Watching Hundred Waters’ recent Vancouver performance, it became clear that when you hit the right combination of musical talent nothing is impossible – even, as it is often labeled, folktronica.
Having cut their teeth in larger venues supporting Britian’s hottest export, Alt J earlier this year, Hundred Waters were then invited to join the masters of skeletal beats and stark melodies, the xx on their most recent tour. This included a stop in the most impressive Queen Elizabeth Theatre in Vancouver. Both bands were on route to play Sasquatch Music Festival, and you could not help but feel that they were holding back a little, putting some energy in reserve for the mass audience at the Gorge.
Saying that, when your talent is as stellar as that of Hundred Waters, holding back a little still offers a stellar show. The five-piece band from Florida is comprised of singer, flautist and pianist Nicole Miglis, multi-instrumentalist and programmers Paul Giese and Trayer Tryon, harmony vocalist and percussionist Sam Moss, and drummer Zach Tetreault. Each and every one of them is an exceptionally talented musician and this was increasingly apparent watching them play together on stage.
The quintet offered a 7-piece-set composed predominantly of songs from their self-titled debut. Now there is no doubt about it, the crowd was there to see the xx. But Hundred Waters captured the attention of the half-packed theatre and dare I say, captivated them by the crescendo – a haunting performance of Are/Or – electronic instrumentation with minimal lyrics. This, unfortunately, was their second last song of the night. I couldn’t help but feel that had it been delivered earlier in their set, they would have had the entire audience eating out of the palm of their hand for the duration of the show.
Saying that, the dreamy sounds of Hundred Waters served as a satisfying après to the xx. I counted four highlights and then realized they played a mere seven songs.
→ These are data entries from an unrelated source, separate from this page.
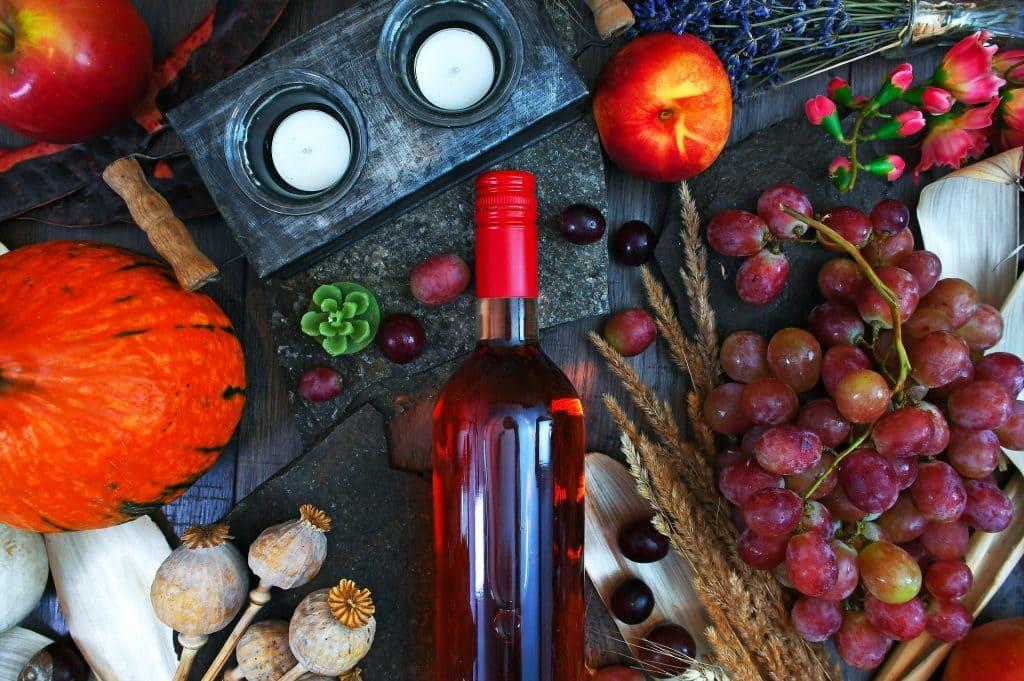 Vin rosé de Corse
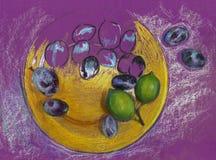 Stilleben med frukt på en platta Arkivbilder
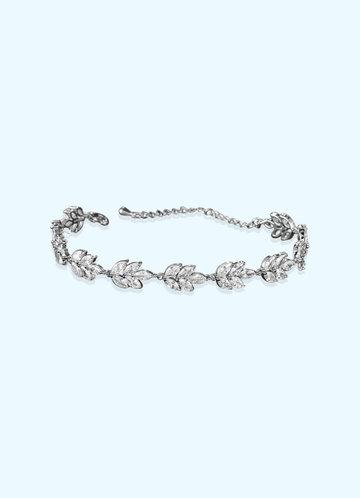front_Tulip Bracelet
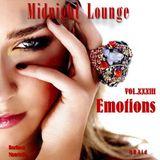 Midnight Lounge Vol.XXXIII #Emotions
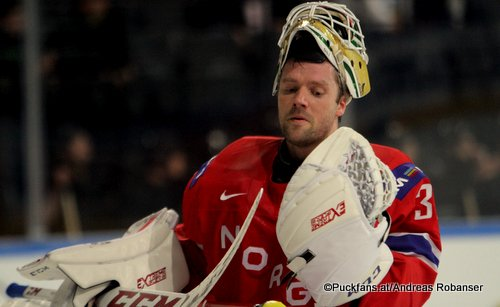 Lars Haugen #30, IIHF Worlds 2017 ©Puckfans.at/Andreas Robanser
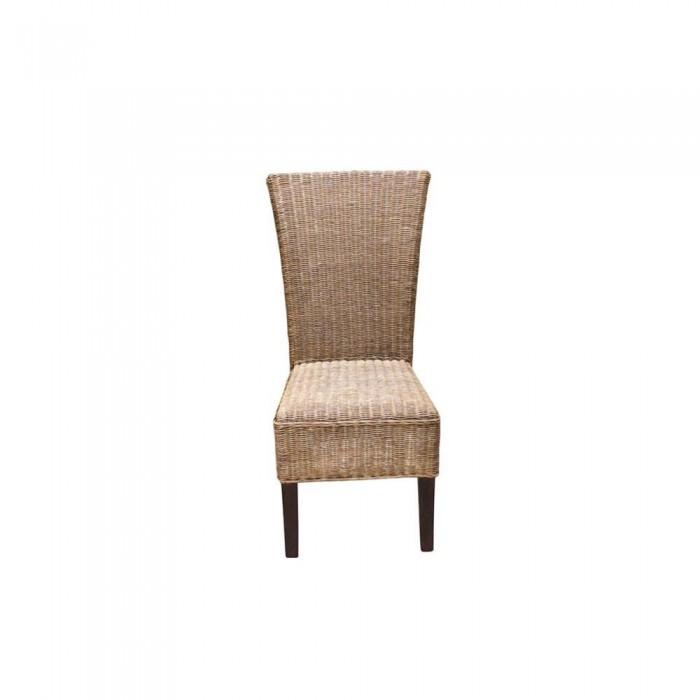 silla de ratan fibra natural 55x106x40 etnicart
Thistle, from their first EP of the same name was remixed by Star Slinger – a UK DJ/ Producer who shot to fame as critics’ darling in 2011 combining broken beats and Motown melodies. The band learned to play this remix live and it proved a crowd pleaser. The haunting lyrics of Gather “We are twisted from fibers… And we will wind ourselves till…” showed a quiet elegance and Miglis’ vocals were nothing short of breathtaking.
Hundred Waters has garnered respect amongst their peers. If they continue to perform to this level, the combination of their enchanting sounds and serious talent will see them emerge in level playing field. I have no doubt that this day is coming. Soon.